Going through a list of about 15 modern painters, Heinz President Jack Heinz, 49, and Bunshaft soon chose Stuart Davis, 63 (TIME, March 15, 1954). Explains Heinz's Heinz: "After all, it doesn't take long to think of Stuart Davis. He's the dean." Painter Davis created his own design, evolved an ingenious rig that allowed him to swing the huge canvas over a wooden roller like a rug hung up on a clothesline. He worked six months from his first sketch to the completed work, produced the largest single canvas he has ever done.

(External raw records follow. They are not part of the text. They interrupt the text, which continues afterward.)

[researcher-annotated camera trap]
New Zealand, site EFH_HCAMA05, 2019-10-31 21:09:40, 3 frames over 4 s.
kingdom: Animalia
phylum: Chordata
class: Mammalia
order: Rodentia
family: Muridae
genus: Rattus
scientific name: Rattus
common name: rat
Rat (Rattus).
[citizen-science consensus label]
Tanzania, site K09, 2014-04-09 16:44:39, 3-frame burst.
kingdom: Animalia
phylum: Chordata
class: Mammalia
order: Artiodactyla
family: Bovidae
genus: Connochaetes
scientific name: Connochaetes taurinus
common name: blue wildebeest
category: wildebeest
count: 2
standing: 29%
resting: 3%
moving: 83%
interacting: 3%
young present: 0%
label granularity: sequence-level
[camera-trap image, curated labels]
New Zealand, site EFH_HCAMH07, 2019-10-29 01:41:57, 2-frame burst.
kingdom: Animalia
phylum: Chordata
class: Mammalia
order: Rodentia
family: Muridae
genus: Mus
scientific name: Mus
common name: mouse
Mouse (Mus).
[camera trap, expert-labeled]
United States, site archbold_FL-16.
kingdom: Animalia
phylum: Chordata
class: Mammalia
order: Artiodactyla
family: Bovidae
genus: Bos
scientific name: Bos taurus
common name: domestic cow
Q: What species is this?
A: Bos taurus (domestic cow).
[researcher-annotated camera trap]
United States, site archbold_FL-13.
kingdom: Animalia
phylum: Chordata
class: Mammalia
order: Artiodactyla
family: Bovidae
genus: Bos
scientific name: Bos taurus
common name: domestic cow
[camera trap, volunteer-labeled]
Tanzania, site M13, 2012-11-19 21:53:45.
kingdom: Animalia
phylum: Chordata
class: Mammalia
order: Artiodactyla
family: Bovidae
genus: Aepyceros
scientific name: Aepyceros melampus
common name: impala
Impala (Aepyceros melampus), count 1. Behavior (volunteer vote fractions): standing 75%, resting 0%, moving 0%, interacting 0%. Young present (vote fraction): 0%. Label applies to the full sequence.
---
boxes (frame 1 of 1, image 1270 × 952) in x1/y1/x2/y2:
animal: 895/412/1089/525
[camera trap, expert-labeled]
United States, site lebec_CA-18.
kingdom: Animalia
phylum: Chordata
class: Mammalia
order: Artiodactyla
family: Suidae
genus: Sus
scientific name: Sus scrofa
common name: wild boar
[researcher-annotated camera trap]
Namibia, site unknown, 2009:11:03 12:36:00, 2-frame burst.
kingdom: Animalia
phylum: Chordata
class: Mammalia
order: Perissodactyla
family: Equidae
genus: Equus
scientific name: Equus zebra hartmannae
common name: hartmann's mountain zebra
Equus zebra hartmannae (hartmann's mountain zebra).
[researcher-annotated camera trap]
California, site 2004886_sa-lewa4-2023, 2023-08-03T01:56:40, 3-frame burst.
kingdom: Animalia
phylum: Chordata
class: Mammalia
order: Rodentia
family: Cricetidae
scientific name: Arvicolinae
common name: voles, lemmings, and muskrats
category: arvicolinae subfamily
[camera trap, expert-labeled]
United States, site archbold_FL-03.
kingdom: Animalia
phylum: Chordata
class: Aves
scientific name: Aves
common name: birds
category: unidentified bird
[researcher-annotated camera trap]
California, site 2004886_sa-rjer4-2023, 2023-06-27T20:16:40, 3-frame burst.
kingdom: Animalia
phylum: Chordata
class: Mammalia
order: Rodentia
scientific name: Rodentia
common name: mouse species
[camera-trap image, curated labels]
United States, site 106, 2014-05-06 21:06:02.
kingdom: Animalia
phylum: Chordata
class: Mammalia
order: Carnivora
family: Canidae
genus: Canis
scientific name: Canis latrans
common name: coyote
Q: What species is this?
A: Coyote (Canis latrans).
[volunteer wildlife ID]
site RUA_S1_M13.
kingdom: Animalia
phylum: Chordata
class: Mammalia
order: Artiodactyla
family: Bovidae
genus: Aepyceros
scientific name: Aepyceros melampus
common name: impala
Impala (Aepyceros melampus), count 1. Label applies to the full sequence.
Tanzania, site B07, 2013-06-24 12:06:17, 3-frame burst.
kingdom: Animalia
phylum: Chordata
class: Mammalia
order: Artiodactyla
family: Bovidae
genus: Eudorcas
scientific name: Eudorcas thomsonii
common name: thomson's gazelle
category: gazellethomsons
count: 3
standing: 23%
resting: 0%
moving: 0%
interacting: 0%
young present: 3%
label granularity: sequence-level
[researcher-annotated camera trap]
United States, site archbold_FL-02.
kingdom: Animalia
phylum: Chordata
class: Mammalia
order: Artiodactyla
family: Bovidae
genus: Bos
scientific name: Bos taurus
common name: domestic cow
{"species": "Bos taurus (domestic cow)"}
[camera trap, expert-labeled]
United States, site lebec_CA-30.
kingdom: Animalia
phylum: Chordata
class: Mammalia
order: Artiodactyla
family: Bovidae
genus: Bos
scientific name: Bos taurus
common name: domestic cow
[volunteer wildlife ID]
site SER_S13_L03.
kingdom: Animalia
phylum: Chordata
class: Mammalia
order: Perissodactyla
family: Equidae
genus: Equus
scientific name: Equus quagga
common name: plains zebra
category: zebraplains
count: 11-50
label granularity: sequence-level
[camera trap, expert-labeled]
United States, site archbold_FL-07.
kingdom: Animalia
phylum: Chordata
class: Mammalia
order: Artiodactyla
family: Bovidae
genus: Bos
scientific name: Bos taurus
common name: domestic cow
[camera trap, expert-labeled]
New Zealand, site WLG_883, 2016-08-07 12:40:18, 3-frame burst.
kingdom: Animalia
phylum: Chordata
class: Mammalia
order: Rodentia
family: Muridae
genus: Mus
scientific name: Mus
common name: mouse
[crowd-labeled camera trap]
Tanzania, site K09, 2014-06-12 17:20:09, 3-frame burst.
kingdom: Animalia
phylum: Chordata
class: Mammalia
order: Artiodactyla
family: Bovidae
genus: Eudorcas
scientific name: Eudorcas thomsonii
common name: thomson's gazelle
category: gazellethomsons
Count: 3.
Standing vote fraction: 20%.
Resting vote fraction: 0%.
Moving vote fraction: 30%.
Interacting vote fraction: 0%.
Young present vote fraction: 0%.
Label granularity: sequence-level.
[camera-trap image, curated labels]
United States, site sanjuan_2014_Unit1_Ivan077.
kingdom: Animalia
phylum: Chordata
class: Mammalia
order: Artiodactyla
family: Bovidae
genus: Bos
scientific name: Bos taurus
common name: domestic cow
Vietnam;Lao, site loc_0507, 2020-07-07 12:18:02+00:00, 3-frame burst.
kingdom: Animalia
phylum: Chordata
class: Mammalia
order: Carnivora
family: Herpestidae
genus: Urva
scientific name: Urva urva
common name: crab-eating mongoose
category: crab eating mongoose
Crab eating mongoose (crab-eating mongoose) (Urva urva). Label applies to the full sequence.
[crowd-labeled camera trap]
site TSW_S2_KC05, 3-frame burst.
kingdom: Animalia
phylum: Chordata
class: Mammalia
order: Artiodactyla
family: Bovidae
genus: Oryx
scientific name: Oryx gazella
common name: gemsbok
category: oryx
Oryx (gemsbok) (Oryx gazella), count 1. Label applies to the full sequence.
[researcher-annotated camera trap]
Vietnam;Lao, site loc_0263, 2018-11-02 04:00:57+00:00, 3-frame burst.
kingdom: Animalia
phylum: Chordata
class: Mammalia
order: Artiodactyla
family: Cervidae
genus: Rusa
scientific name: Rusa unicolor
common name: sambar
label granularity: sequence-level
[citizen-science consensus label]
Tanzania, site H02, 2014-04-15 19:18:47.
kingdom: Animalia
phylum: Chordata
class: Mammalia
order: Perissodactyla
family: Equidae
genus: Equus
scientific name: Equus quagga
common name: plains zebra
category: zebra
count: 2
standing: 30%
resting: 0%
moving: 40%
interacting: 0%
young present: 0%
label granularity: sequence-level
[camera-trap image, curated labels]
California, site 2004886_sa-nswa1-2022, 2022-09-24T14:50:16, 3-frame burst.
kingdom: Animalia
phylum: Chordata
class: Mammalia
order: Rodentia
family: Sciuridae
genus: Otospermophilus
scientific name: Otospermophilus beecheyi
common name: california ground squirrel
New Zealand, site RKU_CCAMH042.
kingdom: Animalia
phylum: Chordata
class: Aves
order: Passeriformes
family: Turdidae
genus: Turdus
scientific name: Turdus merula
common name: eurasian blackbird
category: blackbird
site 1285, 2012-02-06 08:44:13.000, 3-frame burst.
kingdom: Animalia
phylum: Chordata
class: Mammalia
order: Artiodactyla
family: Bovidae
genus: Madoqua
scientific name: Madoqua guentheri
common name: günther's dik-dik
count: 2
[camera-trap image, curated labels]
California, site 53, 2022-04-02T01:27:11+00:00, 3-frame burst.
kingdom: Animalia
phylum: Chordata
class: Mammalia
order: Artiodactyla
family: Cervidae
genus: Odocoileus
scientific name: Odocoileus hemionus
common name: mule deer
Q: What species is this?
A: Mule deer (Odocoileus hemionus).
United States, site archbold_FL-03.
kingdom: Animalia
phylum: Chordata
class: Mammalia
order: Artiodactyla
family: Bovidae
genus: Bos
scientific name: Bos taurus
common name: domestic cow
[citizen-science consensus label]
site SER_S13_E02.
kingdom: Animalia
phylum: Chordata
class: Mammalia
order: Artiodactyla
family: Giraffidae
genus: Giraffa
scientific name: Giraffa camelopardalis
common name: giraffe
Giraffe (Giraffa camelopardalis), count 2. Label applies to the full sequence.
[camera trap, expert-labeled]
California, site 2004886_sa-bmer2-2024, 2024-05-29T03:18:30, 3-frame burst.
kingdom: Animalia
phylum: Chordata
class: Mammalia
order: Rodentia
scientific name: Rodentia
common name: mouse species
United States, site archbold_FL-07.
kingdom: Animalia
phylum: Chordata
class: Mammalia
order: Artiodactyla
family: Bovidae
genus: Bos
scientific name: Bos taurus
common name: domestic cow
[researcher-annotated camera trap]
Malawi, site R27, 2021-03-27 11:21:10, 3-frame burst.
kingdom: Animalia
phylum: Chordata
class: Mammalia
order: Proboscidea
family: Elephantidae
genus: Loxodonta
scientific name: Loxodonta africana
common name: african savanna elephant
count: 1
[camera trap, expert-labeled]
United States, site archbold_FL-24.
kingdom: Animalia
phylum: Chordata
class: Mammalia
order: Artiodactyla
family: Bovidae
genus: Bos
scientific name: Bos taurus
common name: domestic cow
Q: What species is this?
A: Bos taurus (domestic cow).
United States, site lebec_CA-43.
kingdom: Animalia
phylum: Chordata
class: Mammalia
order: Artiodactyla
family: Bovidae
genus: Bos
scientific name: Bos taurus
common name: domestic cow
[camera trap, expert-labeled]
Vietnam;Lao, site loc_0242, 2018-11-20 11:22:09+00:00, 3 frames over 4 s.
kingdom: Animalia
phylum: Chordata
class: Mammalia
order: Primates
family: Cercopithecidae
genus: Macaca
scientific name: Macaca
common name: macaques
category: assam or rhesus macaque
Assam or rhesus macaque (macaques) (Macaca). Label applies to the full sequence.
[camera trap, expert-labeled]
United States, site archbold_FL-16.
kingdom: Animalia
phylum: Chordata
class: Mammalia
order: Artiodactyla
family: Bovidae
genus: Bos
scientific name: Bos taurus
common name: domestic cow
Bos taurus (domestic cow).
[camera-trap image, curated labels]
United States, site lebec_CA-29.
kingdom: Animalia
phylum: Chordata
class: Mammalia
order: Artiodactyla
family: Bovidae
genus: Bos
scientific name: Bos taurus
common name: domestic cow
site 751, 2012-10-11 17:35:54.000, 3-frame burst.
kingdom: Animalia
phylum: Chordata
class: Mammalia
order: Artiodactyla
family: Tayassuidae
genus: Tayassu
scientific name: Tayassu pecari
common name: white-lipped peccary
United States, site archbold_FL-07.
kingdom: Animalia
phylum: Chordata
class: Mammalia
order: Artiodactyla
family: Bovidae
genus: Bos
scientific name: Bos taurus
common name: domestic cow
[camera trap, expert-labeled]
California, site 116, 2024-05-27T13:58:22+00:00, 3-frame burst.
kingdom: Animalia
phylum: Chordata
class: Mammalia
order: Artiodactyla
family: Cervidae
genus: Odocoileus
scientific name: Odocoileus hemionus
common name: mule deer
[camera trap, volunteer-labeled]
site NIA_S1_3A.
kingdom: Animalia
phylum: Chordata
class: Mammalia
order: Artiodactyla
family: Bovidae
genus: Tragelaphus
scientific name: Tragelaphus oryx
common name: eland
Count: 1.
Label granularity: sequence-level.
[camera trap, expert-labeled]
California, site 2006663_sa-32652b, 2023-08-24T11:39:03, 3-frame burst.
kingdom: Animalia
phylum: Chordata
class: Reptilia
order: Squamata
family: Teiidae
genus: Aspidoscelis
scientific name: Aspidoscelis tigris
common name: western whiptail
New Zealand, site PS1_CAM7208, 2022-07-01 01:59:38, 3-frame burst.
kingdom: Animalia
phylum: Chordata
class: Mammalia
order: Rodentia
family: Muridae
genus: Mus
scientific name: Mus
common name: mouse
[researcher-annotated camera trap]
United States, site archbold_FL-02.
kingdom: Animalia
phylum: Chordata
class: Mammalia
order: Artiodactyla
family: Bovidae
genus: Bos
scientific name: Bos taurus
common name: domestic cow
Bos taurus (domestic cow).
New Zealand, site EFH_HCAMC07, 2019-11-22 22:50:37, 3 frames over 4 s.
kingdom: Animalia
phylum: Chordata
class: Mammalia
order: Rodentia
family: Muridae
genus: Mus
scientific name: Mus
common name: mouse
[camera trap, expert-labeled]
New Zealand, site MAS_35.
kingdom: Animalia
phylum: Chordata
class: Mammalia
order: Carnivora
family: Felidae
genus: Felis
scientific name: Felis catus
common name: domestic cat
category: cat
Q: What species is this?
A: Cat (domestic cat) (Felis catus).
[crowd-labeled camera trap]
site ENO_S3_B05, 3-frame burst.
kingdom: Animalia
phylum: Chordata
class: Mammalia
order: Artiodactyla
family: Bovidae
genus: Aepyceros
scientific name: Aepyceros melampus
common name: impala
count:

The mural, in ultramarine blue, cadmium red, titanium white and mars black, could be read as a simplification of the industrial process, with diced slices at the top working down through a pinball-machine principle to end in packaged products at the bottom. In fact, says Davis, the work is pure composition. The title Composition Concreete refers to "concrete music"--sounds recorded on tape, which is cut and spliced in patterns to make a composition. This emphasis is not surprising from Stuart Davis, who says that jazz is his greatest inspiration.
While he disdained use of pickle green, Davis did put Heinz's "57" into his work, in disguise. In the lower left portion there is a scrambled 1957, thus: 1922. This, says Davis, represents "the year it was painted, the year the building went up, and 57 Varieties." In place against its white plastic panel background, the mural is what Architect Bunshaft calls "a real head-snapper." Says pleased Preserver Heinz: "Exactly what we wanted. It gives vitality to the whole room."